In an average day in a classroom of 25 students, there are probably at least 5-6 students who have some sort of barrier that interferes with his or her ability to learn academics optimally. That’s where we come in…The 3 Square Pegs. Our jobs are to provide support services to students, their families, and the teaching staff so that teachers are able to teach, and more importantly, students are able to maximize learning.

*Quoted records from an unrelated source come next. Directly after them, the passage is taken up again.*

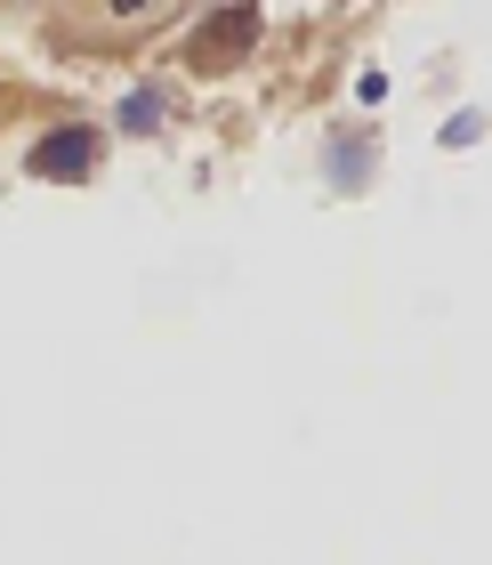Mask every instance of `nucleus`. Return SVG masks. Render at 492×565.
I'll return each mask as SVG.
<instances>
[{
  "instance_id": "nucleus-1",
  "label": "nucleus",
  "mask_w": 492,
  "mask_h": 565,
  "mask_svg": "<svg viewBox=\"0 0 492 565\" xmlns=\"http://www.w3.org/2000/svg\"><path fill=\"white\" fill-rule=\"evenodd\" d=\"M250 41H258V9H211L202 33L186 41V57H194V73H226Z\"/></svg>"
},
{
  "instance_id": "nucleus-2",
  "label": "nucleus",
  "mask_w": 492,
  "mask_h": 565,
  "mask_svg": "<svg viewBox=\"0 0 492 565\" xmlns=\"http://www.w3.org/2000/svg\"><path fill=\"white\" fill-rule=\"evenodd\" d=\"M89 162H97V130H82V121L33 146V170H41V178H82Z\"/></svg>"
}]
</instances>
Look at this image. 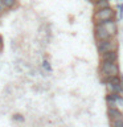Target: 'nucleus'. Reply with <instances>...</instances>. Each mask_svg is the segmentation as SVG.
I'll return each mask as SVG.
<instances>
[{
    "mask_svg": "<svg viewBox=\"0 0 123 127\" xmlns=\"http://www.w3.org/2000/svg\"><path fill=\"white\" fill-rule=\"evenodd\" d=\"M114 17H115V11L111 7L97 9V11H94V15H93V20L95 24H102V23L110 21V20H114Z\"/></svg>",
    "mask_w": 123,
    "mask_h": 127,
    "instance_id": "f257e3e1",
    "label": "nucleus"
},
{
    "mask_svg": "<svg viewBox=\"0 0 123 127\" xmlns=\"http://www.w3.org/2000/svg\"><path fill=\"white\" fill-rule=\"evenodd\" d=\"M101 73L106 79L111 78V77H118L119 75V66L117 62H102Z\"/></svg>",
    "mask_w": 123,
    "mask_h": 127,
    "instance_id": "f03ea898",
    "label": "nucleus"
},
{
    "mask_svg": "<svg viewBox=\"0 0 123 127\" xmlns=\"http://www.w3.org/2000/svg\"><path fill=\"white\" fill-rule=\"evenodd\" d=\"M97 49L101 54L106 53V52L118 50V41L115 37H111L109 40H103V41H97Z\"/></svg>",
    "mask_w": 123,
    "mask_h": 127,
    "instance_id": "7ed1b4c3",
    "label": "nucleus"
},
{
    "mask_svg": "<svg viewBox=\"0 0 123 127\" xmlns=\"http://www.w3.org/2000/svg\"><path fill=\"white\" fill-rule=\"evenodd\" d=\"M94 37L97 41H103V40L111 38L110 33L106 31V28L103 27V24H95L94 27Z\"/></svg>",
    "mask_w": 123,
    "mask_h": 127,
    "instance_id": "20e7f679",
    "label": "nucleus"
},
{
    "mask_svg": "<svg viewBox=\"0 0 123 127\" xmlns=\"http://www.w3.org/2000/svg\"><path fill=\"white\" fill-rule=\"evenodd\" d=\"M107 114H109L110 122H113V121H122V119H123V114H122V111L119 110L118 107H109V109H107Z\"/></svg>",
    "mask_w": 123,
    "mask_h": 127,
    "instance_id": "39448f33",
    "label": "nucleus"
},
{
    "mask_svg": "<svg viewBox=\"0 0 123 127\" xmlns=\"http://www.w3.org/2000/svg\"><path fill=\"white\" fill-rule=\"evenodd\" d=\"M103 27L106 28V31L110 33L111 37H115L118 33V24L115 20H110V21H106V23H102Z\"/></svg>",
    "mask_w": 123,
    "mask_h": 127,
    "instance_id": "423d86ee",
    "label": "nucleus"
},
{
    "mask_svg": "<svg viewBox=\"0 0 123 127\" xmlns=\"http://www.w3.org/2000/svg\"><path fill=\"white\" fill-rule=\"evenodd\" d=\"M118 60V52L113 50V52H106V53L101 54V61L102 62H117Z\"/></svg>",
    "mask_w": 123,
    "mask_h": 127,
    "instance_id": "0eeeda50",
    "label": "nucleus"
},
{
    "mask_svg": "<svg viewBox=\"0 0 123 127\" xmlns=\"http://www.w3.org/2000/svg\"><path fill=\"white\" fill-rule=\"evenodd\" d=\"M106 7H110L109 0H97V1L94 3L95 11H97V9H102V8H106Z\"/></svg>",
    "mask_w": 123,
    "mask_h": 127,
    "instance_id": "6e6552de",
    "label": "nucleus"
},
{
    "mask_svg": "<svg viewBox=\"0 0 123 127\" xmlns=\"http://www.w3.org/2000/svg\"><path fill=\"white\" fill-rule=\"evenodd\" d=\"M17 4V0H1V5L7 9H11Z\"/></svg>",
    "mask_w": 123,
    "mask_h": 127,
    "instance_id": "1a4fd4ad",
    "label": "nucleus"
},
{
    "mask_svg": "<svg viewBox=\"0 0 123 127\" xmlns=\"http://www.w3.org/2000/svg\"><path fill=\"white\" fill-rule=\"evenodd\" d=\"M111 127H123V119L122 121H113L111 122Z\"/></svg>",
    "mask_w": 123,
    "mask_h": 127,
    "instance_id": "9d476101",
    "label": "nucleus"
},
{
    "mask_svg": "<svg viewBox=\"0 0 123 127\" xmlns=\"http://www.w3.org/2000/svg\"><path fill=\"white\" fill-rule=\"evenodd\" d=\"M118 16H119V19H123V4L121 3V4H119V5H118Z\"/></svg>",
    "mask_w": 123,
    "mask_h": 127,
    "instance_id": "9b49d317",
    "label": "nucleus"
},
{
    "mask_svg": "<svg viewBox=\"0 0 123 127\" xmlns=\"http://www.w3.org/2000/svg\"><path fill=\"white\" fill-rule=\"evenodd\" d=\"M44 67H45L48 71H52V67H50V65H49V62H48V61L44 62Z\"/></svg>",
    "mask_w": 123,
    "mask_h": 127,
    "instance_id": "f8f14e48",
    "label": "nucleus"
},
{
    "mask_svg": "<svg viewBox=\"0 0 123 127\" xmlns=\"http://www.w3.org/2000/svg\"><path fill=\"white\" fill-rule=\"evenodd\" d=\"M3 11H4V7L1 5V3H0V15L3 13Z\"/></svg>",
    "mask_w": 123,
    "mask_h": 127,
    "instance_id": "ddd939ff",
    "label": "nucleus"
},
{
    "mask_svg": "<svg viewBox=\"0 0 123 127\" xmlns=\"http://www.w3.org/2000/svg\"><path fill=\"white\" fill-rule=\"evenodd\" d=\"M1 46H3V38H1V36H0V49H1Z\"/></svg>",
    "mask_w": 123,
    "mask_h": 127,
    "instance_id": "4468645a",
    "label": "nucleus"
},
{
    "mask_svg": "<svg viewBox=\"0 0 123 127\" xmlns=\"http://www.w3.org/2000/svg\"><path fill=\"white\" fill-rule=\"evenodd\" d=\"M90 1H93V3H95V1H97V0H90Z\"/></svg>",
    "mask_w": 123,
    "mask_h": 127,
    "instance_id": "2eb2a0df",
    "label": "nucleus"
},
{
    "mask_svg": "<svg viewBox=\"0 0 123 127\" xmlns=\"http://www.w3.org/2000/svg\"><path fill=\"white\" fill-rule=\"evenodd\" d=\"M0 3H1V0H0Z\"/></svg>",
    "mask_w": 123,
    "mask_h": 127,
    "instance_id": "dca6fc26",
    "label": "nucleus"
}]
</instances>
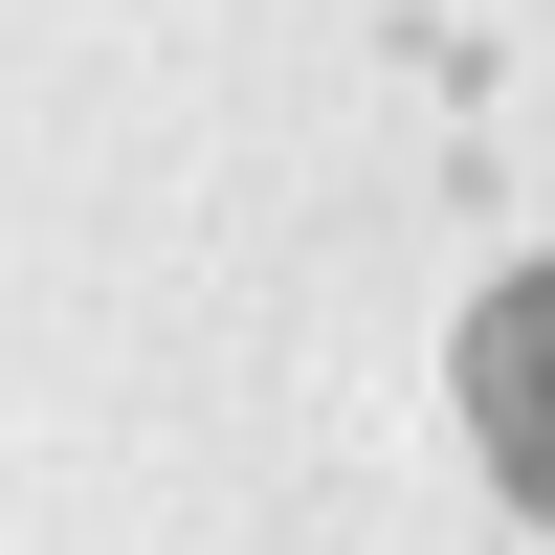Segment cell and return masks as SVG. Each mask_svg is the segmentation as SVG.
Returning <instances> with one entry per match:
<instances>
[{
  "mask_svg": "<svg viewBox=\"0 0 555 555\" xmlns=\"http://www.w3.org/2000/svg\"><path fill=\"white\" fill-rule=\"evenodd\" d=\"M444 378H467L489 489H512V512H555V267H512V289L467 311V356H444Z\"/></svg>",
  "mask_w": 555,
  "mask_h": 555,
  "instance_id": "6da1fadb",
  "label": "cell"
}]
</instances>
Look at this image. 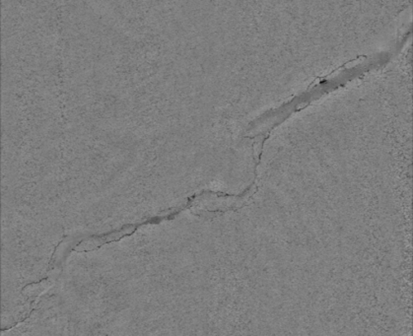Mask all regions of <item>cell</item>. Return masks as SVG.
<instances>
[{
    "mask_svg": "<svg viewBox=\"0 0 413 336\" xmlns=\"http://www.w3.org/2000/svg\"><path fill=\"white\" fill-rule=\"evenodd\" d=\"M52 282L53 281H52V278H47V279L40 281L38 283H33L31 285H28L23 289V294H25L29 297L37 296V295L41 294L43 291L47 290L52 285Z\"/></svg>",
    "mask_w": 413,
    "mask_h": 336,
    "instance_id": "obj_1",
    "label": "cell"
}]
</instances>
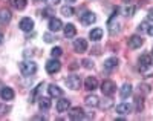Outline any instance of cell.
Instances as JSON below:
<instances>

What can you expect from our blog? Our focus will be on the multitude of untested essentials that are required for learning to occur. Head lice? Check. Classroom design? Check. Bully Prevention? Check. De-escalation strategies? Check. And on and on the list goes. These essentials will be in the form of a host of practices at the district, school, classroom, and individual student levels. With our 60+ years of collective experience in helping teachers teach and students learn, we think we have something to offer.
We are blessed to work in a school district that has vision. To be a small, rural school district with approximately 2,600 students, having a Nurse Practitioner designated as the district’s Director of the Coordinated School Health Program, a School Psychologist functioning as a district-wide counselor to support our excellent guidance counselors, and a Behavior Consultant who is currently the Director of our Alternative Education Program, we consider ourselves rather unique.
Per the meaning of “A square peg in a round hole”, we are unusual individualists who do not fit into a niche of our society (aka, schools). Don’t confuse our “not fitting neatly into our educational society” as meaning that we are not wanted there or that we don’t want to be there! We are welcomed and appreciated by the educators with whom we have the privilege of working. We just happen to think differently in some respects. While we all want the best for our students, our focus is on the many foundational essentials required for learning to even be an option. Teachers teach. They are under tremendous pressure to improve achievement and adhere to new national standards. The three of us provide support services, direct and indirect, to our district’s excellent teachers and awesome students. The result? Students who, for the most part, come to school happy, healthy, and ready to learn. Not BECAUSE of us, but with our help, these students achieve more academic, behavioral, and social/emotional success.
What can you expect in the days and weeks to come? The format of our blog, while it has the common thread of addressing barriers to learning, will shift as each of us take on the responsibility of writing one or two blog entries per week.